Perquisizioni nelle sedi della SSC Bari, della SSC Napoli e della Filmauro nell’ambito di un’inchiesta coordinata dalla Procura di Bari che vede indagati Aurelio e Luigi De Laurentiis. I finanzieri del Comando provinciale stanno acquisendo documentazione ritenuta utile alle indagini su presunte irregolarità nella gestione economico-finanziaria del club biancorosso.

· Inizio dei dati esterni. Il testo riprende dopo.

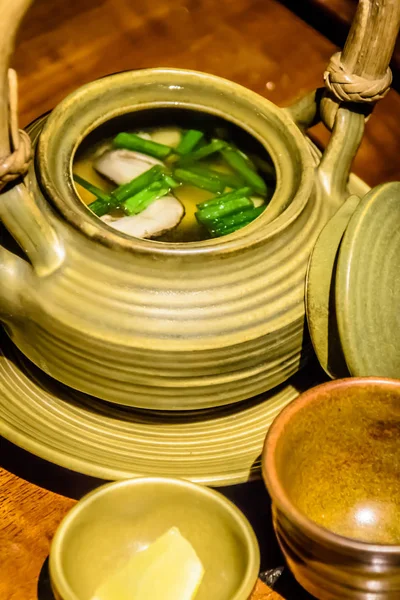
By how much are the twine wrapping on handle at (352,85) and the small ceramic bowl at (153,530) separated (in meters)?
0.77

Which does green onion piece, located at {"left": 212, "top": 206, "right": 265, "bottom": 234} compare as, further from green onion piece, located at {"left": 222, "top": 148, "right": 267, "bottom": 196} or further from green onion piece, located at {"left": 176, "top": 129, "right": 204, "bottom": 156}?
green onion piece, located at {"left": 176, "top": 129, "right": 204, "bottom": 156}

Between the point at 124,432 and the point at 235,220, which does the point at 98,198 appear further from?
the point at 124,432

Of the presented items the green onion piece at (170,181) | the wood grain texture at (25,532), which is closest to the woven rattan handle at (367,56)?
the green onion piece at (170,181)

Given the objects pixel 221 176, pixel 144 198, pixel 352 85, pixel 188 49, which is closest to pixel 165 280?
pixel 144 198

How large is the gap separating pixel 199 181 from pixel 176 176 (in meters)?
Result: 0.05

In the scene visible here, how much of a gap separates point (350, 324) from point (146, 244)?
0.36m

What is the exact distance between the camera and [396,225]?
49.6 inches

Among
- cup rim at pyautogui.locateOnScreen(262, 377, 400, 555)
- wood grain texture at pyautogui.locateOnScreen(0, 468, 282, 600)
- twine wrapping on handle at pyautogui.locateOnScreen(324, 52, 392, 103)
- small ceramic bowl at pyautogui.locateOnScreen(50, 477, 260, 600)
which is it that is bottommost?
wood grain texture at pyautogui.locateOnScreen(0, 468, 282, 600)

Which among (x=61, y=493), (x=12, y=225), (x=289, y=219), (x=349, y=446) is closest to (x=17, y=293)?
(x=12, y=225)

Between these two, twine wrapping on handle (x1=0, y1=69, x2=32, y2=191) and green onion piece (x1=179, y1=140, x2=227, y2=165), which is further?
green onion piece (x1=179, y1=140, x2=227, y2=165)

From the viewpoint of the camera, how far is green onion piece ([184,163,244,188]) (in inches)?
56.6

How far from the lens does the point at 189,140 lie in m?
1.46

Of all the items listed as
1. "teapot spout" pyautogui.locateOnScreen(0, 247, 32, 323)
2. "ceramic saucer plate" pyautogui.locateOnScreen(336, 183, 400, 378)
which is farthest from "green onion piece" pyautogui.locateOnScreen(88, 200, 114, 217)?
"ceramic saucer plate" pyautogui.locateOnScreen(336, 183, 400, 378)

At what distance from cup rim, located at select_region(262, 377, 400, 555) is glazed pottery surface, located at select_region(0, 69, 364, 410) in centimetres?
16
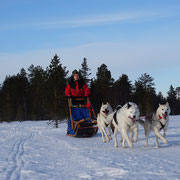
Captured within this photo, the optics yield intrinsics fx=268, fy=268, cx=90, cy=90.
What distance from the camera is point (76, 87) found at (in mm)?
9312

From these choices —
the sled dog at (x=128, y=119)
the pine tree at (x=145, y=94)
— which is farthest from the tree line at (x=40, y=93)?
the sled dog at (x=128, y=119)

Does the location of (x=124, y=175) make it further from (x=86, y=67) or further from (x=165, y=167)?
(x=86, y=67)

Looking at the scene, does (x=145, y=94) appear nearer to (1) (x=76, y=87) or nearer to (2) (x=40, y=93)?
(2) (x=40, y=93)

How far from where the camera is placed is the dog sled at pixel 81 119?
8.73m

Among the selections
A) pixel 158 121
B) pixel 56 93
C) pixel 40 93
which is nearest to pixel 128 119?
pixel 158 121

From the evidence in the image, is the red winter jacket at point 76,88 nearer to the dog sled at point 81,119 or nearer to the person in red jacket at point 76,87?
the person in red jacket at point 76,87

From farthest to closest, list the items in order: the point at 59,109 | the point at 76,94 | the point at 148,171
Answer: the point at 59,109
the point at 76,94
the point at 148,171

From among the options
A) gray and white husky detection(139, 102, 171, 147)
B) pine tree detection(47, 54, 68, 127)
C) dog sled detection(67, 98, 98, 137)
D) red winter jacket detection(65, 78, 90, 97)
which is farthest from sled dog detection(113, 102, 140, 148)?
pine tree detection(47, 54, 68, 127)

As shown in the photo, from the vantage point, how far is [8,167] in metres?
3.75

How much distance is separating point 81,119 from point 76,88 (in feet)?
3.56

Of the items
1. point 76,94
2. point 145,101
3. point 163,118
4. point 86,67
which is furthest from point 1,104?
point 163,118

Luigi De Laurentiis, amministratore unico della SSC Bari, e il padre Aurelio, presidente del Consiglio di amministrazione del Napoli e legale rappresentante della Filmauro, sono iscritti nel registro degli indagati per le ipotesi di false comunicazioni sociali, con riferimento al bilancio d’esercizio 2024 del Bari, e bancarotta fraudolenta nell’ambito della procedura di liquidazione giudiziale richiesta per l’insolvenza della società pugliese.
Secondo quanto riferito dagli investigatori, gli approfondimenti sui bilanci, sulle note integrative e sulle relazioni di gestione, supportati da consulenze tecniche, avrebbero evidenziato una situazione economico-patrimoniale particolarmente critica. La Procura sostiene che il Bari abbia accumulato perdite per circa 30 milioni di euro tra il 2019 e il 2025, con un rilevante deficit patrimoniale e una consistente esposizione debitoria, senza un concreto piano di riequilibrio.
Tra gli aspetti oggetto di approfondimento figura anche il trasferimento del portiere Elia Caprile dal Bari al Napoli nell’estate del 2023. Secondo l’ipotesi investigativa, il Bari avrebbe ceduto il calciatore per circa 2,2 milioni di euro senza prevedere clausole che gli garantissero una partecipazione a un’eventuale futura rivendita.
Gli investigatori evidenziano che, dopo un utilizzo limitato con la maglia del Napoli, Caprile sarebbe stato valorizzato attraverso il prestito all’Empoli per poi essere ceduto definitivamente al Cagliari per una cifra stimata intorno agli 8 milioni di euro. Una plusvalenza che, secondo la Procura, sarebbe stata interamente realizzata dal club partenopeo, senza alcun beneficio economico per il Bari.
Le perquisizioni hanno interessato anche tre direttori sportivi e un procuratore di calciatori, non iscritti nel registro degli indagati, con l’obiettivo di acquisire ulteriore documentazione utile alla ricostruzione delle operazioni di mercato.
L’inchiesta è attualmente nella fase delle indagini preliminari. Le contestazioni formulate dalla Procura dovranno essere vagliate nel prosieguo del procedimento e, come previsto dall’ordinamento, gli indagati devono essere considerati presunti innocenti fino a un’eventuale sentenza definitiva di condanna.